Import a CSV that contains a list of views I want to query (some needing a where, some not)
Derive 2 tables from the list - one for the “needs where” and one for those that don’t
Iterate through the “doesn’t need where” table passing the view name as a parameter to a new module that should substitute in the view name into a dynamic query against the PostGres connector prefaced by a "select * from "
Iterate through the “needs where” passing the view name and where clause.as parameters into a dynamic query containing “select * from scheman_name.” & {view_nm} & “where_clause”
The first two steps where easy, but I get an error trying to create the module to query the PostGres views and I think it is because I am not selecting an object to execute against. I couldn’t find anything in the docs about the best way to approach.
If you run a custom SQL query composed using parameters then it shouldn’t require an object to execute against. It’s simply an SQL statement to be executed by the database driver.

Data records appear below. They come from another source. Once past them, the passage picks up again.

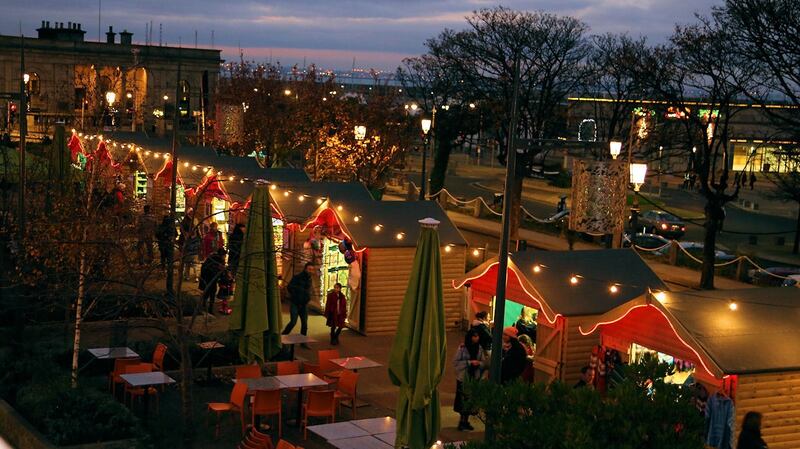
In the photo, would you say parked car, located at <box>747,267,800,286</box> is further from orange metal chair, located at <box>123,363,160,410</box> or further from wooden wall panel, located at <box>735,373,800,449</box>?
orange metal chair, located at <box>123,363,160,410</box>

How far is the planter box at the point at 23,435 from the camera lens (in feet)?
48.6

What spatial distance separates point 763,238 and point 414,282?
4066 centimetres

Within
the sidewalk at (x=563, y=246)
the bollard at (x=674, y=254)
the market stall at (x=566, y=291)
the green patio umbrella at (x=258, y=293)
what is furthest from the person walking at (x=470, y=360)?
the bollard at (x=674, y=254)

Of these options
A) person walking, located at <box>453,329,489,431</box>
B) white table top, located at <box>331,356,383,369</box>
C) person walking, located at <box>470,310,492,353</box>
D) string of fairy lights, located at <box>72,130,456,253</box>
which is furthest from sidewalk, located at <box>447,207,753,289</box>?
white table top, located at <box>331,356,383,369</box>

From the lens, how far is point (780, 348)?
16297 mm

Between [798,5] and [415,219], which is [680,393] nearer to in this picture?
[415,219]

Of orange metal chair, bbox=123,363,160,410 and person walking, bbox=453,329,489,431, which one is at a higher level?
person walking, bbox=453,329,489,431

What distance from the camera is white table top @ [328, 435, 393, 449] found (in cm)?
1399

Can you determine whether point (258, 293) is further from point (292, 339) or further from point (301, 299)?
point (301, 299)

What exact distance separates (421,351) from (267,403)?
317 centimetres

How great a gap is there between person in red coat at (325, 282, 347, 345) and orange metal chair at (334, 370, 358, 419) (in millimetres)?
5069

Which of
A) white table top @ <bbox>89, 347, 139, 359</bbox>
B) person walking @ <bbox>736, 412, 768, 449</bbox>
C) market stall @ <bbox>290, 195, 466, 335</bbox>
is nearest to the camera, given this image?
person walking @ <bbox>736, 412, 768, 449</bbox>

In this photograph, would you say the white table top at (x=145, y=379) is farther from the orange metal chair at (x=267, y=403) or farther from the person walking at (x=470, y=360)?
the person walking at (x=470, y=360)

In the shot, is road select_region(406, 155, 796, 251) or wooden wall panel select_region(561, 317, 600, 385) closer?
wooden wall panel select_region(561, 317, 600, 385)
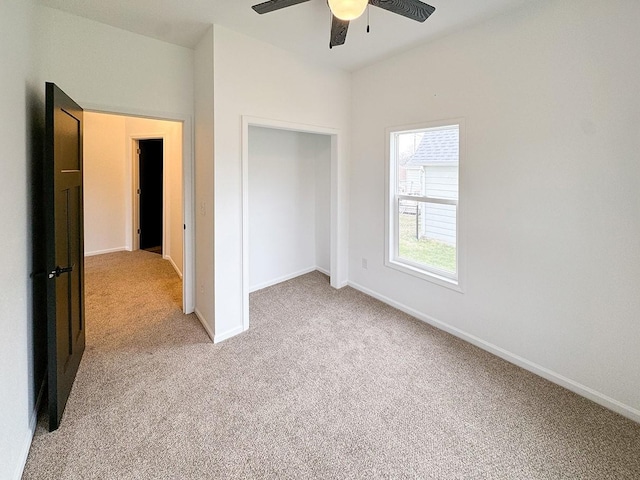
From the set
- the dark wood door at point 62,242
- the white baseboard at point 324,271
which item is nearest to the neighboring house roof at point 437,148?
the white baseboard at point 324,271

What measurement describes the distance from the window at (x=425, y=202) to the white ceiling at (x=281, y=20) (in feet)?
2.66

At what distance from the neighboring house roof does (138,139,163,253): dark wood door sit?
5.30 metres

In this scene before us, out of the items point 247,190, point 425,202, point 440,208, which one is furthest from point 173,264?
point 440,208

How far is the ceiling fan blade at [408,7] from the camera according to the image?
75.4 inches

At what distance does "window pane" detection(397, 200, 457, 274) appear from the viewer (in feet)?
10.2

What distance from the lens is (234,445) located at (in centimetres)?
175

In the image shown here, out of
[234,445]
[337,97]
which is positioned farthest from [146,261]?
[234,445]

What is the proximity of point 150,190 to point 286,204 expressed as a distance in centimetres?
370

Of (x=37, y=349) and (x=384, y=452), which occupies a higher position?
(x=37, y=349)

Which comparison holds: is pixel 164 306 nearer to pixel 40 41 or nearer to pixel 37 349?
pixel 37 349

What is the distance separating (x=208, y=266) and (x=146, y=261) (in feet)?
10.8

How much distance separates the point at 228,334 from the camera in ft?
9.70

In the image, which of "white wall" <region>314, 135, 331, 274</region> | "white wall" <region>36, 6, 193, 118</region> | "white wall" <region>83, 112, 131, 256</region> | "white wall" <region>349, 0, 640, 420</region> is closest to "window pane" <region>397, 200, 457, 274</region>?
"white wall" <region>349, 0, 640, 420</region>

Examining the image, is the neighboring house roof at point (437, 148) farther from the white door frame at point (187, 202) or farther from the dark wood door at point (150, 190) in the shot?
the dark wood door at point (150, 190)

What kind of error do you get? Can you post a screenshot?
I got it working, but I am trying to figure out how to “chunk” the results - I have a table that has 10M rows in it and while I have upped the timeout limits to what we allow, it is still failing. I want to break the cursor down to grabbing 20K rows at a time. Is that possible with the PostGreSQL connector?
Just to be sure I have this here my use case and what I think it translates to in EasyMorph:
Use Case:
I need to extract a set of view data from my Database. Some of these views have very large row counts. I have identified all the views needing “chunking” based upon their row counts and performance.
Here is what I came up with:
A master project that processes the workbook that contains the list of views to extract.
a) Derive the following filtered tables
i) Views that do not need to be chunked
ii) Views that need to chunked
b) Iterate through views that don’t need to be chunked - Need “Non-chunk” project for iteration
c) Iterate through views that need to be chunked to get “partition_ID” values - Need “Get_ID” project
d) Iterate through each view’s “partition_ID” values to create partitioned extract files - Need “Process Partions” project
e) Iterate through views to combine partitioned extract files into one extract dataset - Need “Combine Partitions” project
Am I looking at this right? Can I use one project with multiple modules or is multiple projects the best approach?
The approach looks good to me. If you don’t need the parts “Non-chunk”, “Get_ID” and other parts to be re-usable, then it would be more convenient to keep them as multiple modules in one project. Moving a part of workflow logic into a separate project only makes sense if it will be re-used by 2 or more other projects.